The testing determined the killer would be someone of Welsh ancestry with fair skin color, brown or hazel eyes, brown or black hair color, according to Kakascik.
“We slowly worked down,” he said. “They know from a percentage of the DNA that it came from this family tree. … And they’d say, try this section. They’d compare it and say, ‘No, it’s not from that tree,’ and we kept moving down.”
DNA samples from members of potential family trees were collected voluntarily and involuntarily – a process that continues today as police in Boardman and California investigate whether Hill committed other sadistic sexual crimes and homicides.
The final match came from DNA voluntarily collected from one of Hill’s relatives “who is appalled and upset” at learning a family member is a sadistic killer, Kakascik said.
According to Werth, Hill has just one arrest on record; in 1986, he was charged with “lewd conduct” by Los Angeles police.
Boardman police are “in contact with the San Bernardino Sheriff’s Department,” Werth said, in an effort to solve potential cold cases there. Hill’s DNA is on file with the national database. But so far, no hits.
Police here are also reopening the case of 12-year-old David Evans, whose body was found in January 1975, six days after he was reported missing by his parents. His body was found at a corner of Market Street and U.S. Route 224 – not far from where Bellino’s body was found 10 months earlier.
Werth was asked if there is evidence from the Evans case from which DNA could be obtained. He declined to answer, citing an ongoing investigation. “At this time, we don’t have specific information linking Mr. Hill to that case. But it is something we are looking at,” he said.
In December 1970, a third young man, 15-year-old Thomas Baird of Boardman, was found badly beaten on Lake Park Road in Boardman.

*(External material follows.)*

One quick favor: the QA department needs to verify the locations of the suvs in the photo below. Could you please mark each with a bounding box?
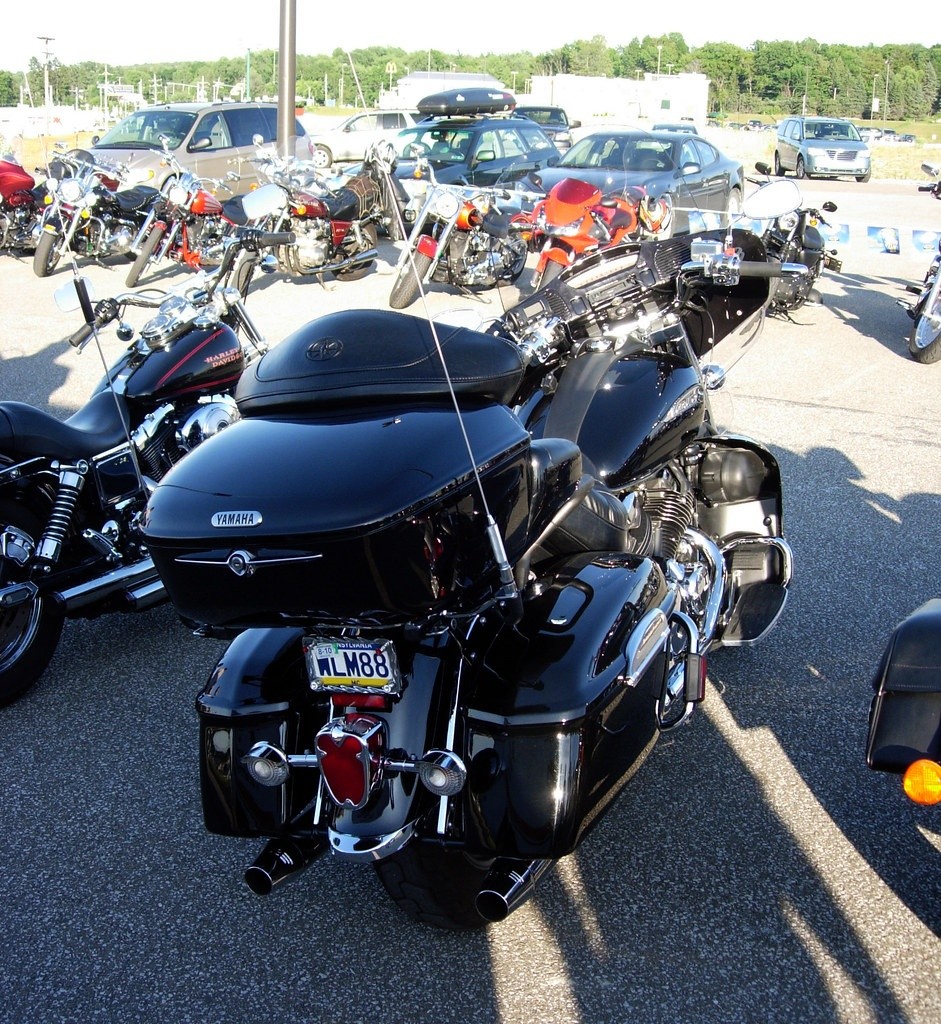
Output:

Before he died, detectives spoke with him at the hospital. They asked him if he knew who assaulted him. And he actually shook his head and said, ‘Yes.’ But they never found out who,” Kakascik said.
Finding out who killed Brad Lee Bellino brought relief and sadness to the two classmates who were there for the announcement of his killer.
“He was a nice kid, a lot of fun and mischievous,” the man said.
“He was just a boy,” the woman said.